Given text:
************
# Grand Canyon Sunday?



## mcphats (Apr 28, 2013)

We're supposed to put on Sunday the 16th. We called the river office today and the guy had no information about Animas contaminated water coming through. I'm trying to remain positive but were supposed to be drinking this stuff for 18 days...

There seems to be no reasonably scientific information available yet as to how much water will reach the other side of the dam by next week, and how dilluted it could be.

Internet.... please help!


----------



## johnnyvelvet (Jun 30, 2015)

i think your ok... it would have to travel 186 miles in a lake...no current... then it would have to make it to the bottom of the lake...i think 600'...to continue its journey on the Colorado. may contact commercial companies that take customers down Cataract Canyon.... and that Grand Canyon...they will know whats happening for sure!!!! enjoy your trip ... we put in sept 9


----------



## DoStep (Jun 26, 2012)

It will be a while before Grand Canyon sees significant impact, as the reservoir will certainly act as the solution cited in the old adage. 

Not to say the heavy metals won't make it through in dissolved form, but there's a great reason for another science trip! I'm available if anyone needs an oarsmen/water scientist. 

You will be fine and you will have plenty of time to weigh the pros and cons of the EPA wanting to come to town.


----------



## Issip (Apr 7, 2011)

I agree with McPhats, I think a random meteor is more likely to affect your GC trip launching in August than the Animas Spill. 

I am a little concerned about my September 7 launch date at Mexican Hat though, there's a lot less lake to deposit said sediment and if the river is closed in Durango now, would we be expecting dilution and sedimentation to be dropping contaminate levels sufficiently to keep running the San Juan?


----------



## rockmonkey (May 3, 2011)
************
[Scene-based spatial questions]
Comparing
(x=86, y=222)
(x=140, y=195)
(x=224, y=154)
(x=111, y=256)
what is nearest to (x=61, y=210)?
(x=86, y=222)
************
Required actions:
1. Answer these from the Grand Canyon trip thread:
(a) For how many days does mcphats expect to drink the river water?
(b) How many miles does johnnyvelvet say the water would have to travel in a lake?
(c) On what date and from where is Issip's launch?
2. In the Grand Canyon trip thread, write out everything from "There seems to" down to "Internet.... please help!", substituting "reservoir" for "dam".

Task-by-task solutions:
1.
(a) 18 days
(b) 186 miles
(c) September 7, at Mexican Hat

2.
There seems to be no reasonably scientific information available yet as to how much water will reach the other side of the reservoir by next week, and how dilluted it could be.

Internet.... please help!